Photos Jin Zengmin posted on his Sina Weibo |
A Zhejiang entrepreneur is offering a 200,000 yuan reward to a senior official if he swims in a polluted river for 20 minutes, as part of an attempt to draw attention to the environmental plight in China's eastern province.
Jin Zengmin, chief executive of a Hangzhou eyeglasses retailer, announced the reward on China’s Twitter-like social website on Saturday.
“If the environmental protection bureau chief dares to swim in [Ruian's] river for 20 minutes, I will pay [him] 200,000 yuan [HK$246,000],” Jin wrote on Sina Weibo.
In three photos Jin posted, a river in small-town Ruian is seen entirely blocked by floating rubbish. Jin blamed a rubber overshoe factory for dumping industrial waste into the river.
This river was where villagers used to wash vegetables and clothes in his childhood, Jin told Chinanews.com.

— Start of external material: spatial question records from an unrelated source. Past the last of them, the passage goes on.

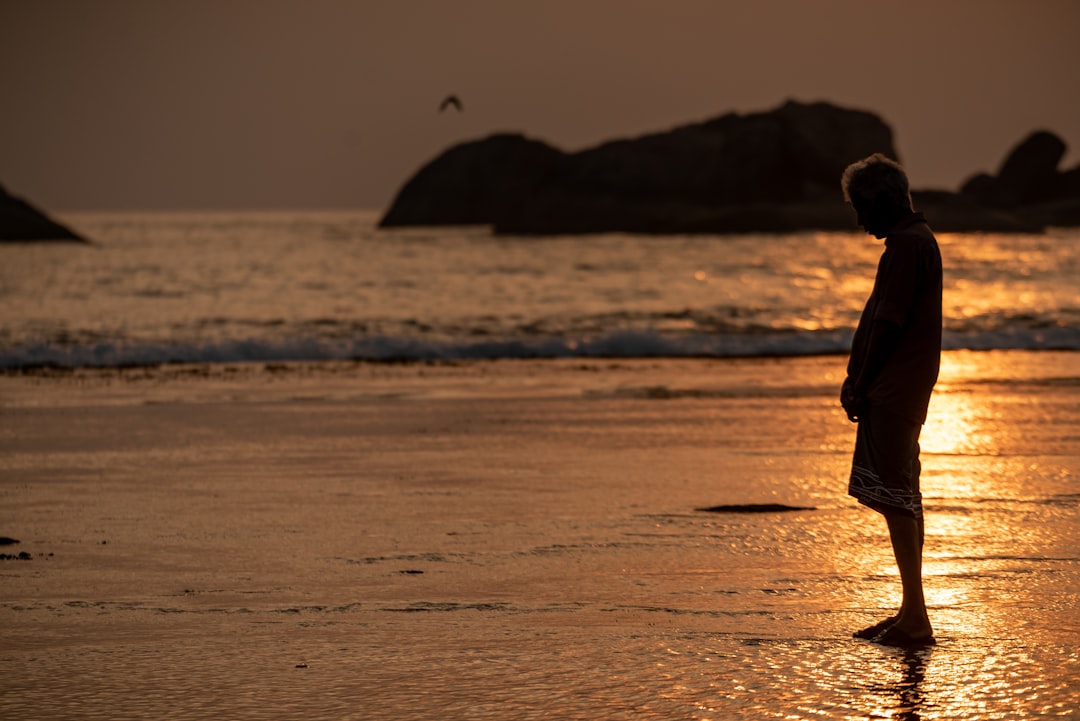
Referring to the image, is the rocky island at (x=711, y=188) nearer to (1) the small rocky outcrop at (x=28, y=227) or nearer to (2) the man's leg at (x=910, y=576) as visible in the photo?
(1) the small rocky outcrop at (x=28, y=227)

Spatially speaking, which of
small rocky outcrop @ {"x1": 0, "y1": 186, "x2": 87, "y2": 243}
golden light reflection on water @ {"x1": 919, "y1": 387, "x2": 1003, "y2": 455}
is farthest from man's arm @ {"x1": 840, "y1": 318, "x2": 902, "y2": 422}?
small rocky outcrop @ {"x1": 0, "y1": 186, "x2": 87, "y2": 243}

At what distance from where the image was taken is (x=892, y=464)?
208 inches

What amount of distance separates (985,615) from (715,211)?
6646 inches

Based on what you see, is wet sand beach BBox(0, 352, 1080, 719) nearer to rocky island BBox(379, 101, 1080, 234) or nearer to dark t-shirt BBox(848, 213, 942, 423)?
dark t-shirt BBox(848, 213, 942, 423)

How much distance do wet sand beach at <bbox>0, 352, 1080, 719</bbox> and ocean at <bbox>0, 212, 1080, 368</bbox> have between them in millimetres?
7115

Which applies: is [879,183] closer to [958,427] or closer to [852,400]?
[852,400]

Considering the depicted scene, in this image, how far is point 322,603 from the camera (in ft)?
19.0

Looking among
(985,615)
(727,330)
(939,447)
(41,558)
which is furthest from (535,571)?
(727,330)

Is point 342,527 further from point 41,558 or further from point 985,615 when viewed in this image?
point 985,615

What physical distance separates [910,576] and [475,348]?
579 inches

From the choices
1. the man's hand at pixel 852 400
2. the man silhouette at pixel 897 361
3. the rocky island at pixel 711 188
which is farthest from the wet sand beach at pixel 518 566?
the rocky island at pixel 711 188

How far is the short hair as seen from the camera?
5.28 m

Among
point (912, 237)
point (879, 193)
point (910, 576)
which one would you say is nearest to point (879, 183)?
point (879, 193)

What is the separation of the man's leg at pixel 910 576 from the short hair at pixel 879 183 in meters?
1.17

Asked for comment, Ruian’s environmental protection bureau chief, Bao Zhenmin, acknowledged the river was polluted, the report said. But he said the rubbish is from people, and not factories.

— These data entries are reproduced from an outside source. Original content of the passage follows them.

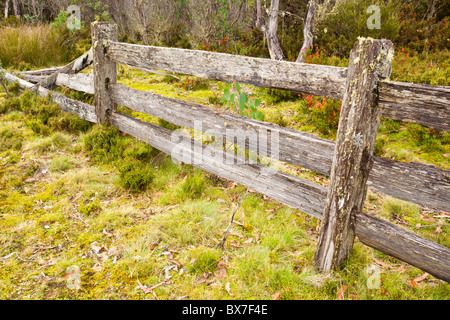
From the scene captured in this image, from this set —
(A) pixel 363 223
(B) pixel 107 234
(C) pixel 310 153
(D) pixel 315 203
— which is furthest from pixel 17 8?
(A) pixel 363 223

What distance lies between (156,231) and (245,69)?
1993mm

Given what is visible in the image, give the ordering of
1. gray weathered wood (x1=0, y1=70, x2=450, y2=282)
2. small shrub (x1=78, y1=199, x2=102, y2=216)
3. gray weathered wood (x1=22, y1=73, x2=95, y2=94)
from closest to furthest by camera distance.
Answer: gray weathered wood (x1=0, y1=70, x2=450, y2=282), small shrub (x1=78, y1=199, x2=102, y2=216), gray weathered wood (x1=22, y1=73, x2=95, y2=94)

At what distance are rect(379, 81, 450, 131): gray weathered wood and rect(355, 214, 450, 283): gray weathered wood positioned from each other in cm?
88

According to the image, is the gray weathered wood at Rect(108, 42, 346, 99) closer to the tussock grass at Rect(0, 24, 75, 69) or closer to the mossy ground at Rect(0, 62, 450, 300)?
the mossy ground at Rect(0, 62, 450, 300)

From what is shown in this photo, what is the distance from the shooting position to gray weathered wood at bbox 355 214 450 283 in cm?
230

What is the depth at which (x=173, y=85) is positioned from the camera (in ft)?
26.8

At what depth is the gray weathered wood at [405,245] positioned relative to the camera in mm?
2299

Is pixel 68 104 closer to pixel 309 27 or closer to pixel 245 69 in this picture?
pixel 245 69

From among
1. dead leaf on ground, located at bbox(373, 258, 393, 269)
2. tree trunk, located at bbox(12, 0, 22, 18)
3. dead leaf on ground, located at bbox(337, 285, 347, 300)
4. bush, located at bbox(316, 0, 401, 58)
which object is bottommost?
dead leaf on ground, located at bbox(337, 285, 347, 300)

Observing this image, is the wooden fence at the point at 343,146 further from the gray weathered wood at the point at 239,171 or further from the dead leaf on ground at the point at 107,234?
the dead leaf on ground at the point at 107,234

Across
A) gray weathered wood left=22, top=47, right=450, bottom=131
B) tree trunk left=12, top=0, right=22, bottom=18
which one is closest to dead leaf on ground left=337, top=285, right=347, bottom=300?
gray weathered wood left=22, top=47, right=450, bottom=131

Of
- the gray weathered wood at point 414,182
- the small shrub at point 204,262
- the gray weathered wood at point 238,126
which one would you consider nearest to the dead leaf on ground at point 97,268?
the small shrub at point 204,262

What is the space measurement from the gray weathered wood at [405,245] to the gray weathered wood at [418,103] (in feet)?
2.88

“Overpopulation of this region is the main reason behind the pollution…[The population] has largely exceeded the local environment’s capacity,” Bao told Chinanews.com.
According to Bao, the Xianjiang area where the river flows has 44,000 residents, but the migrant population amounts to 80,000 alone. Zhejiang province and its many factories draw hundreds of thousands of migrants from across the country every year.
Bao also told Chinanews.com that a complete water recycling system will be in place within three years. The plan includes a trash recycling site and disposal water treatment plant.
On Sunday, a Shandong environmental protection bureau announced a 100,000 yuan reward for information about an underground pollution case.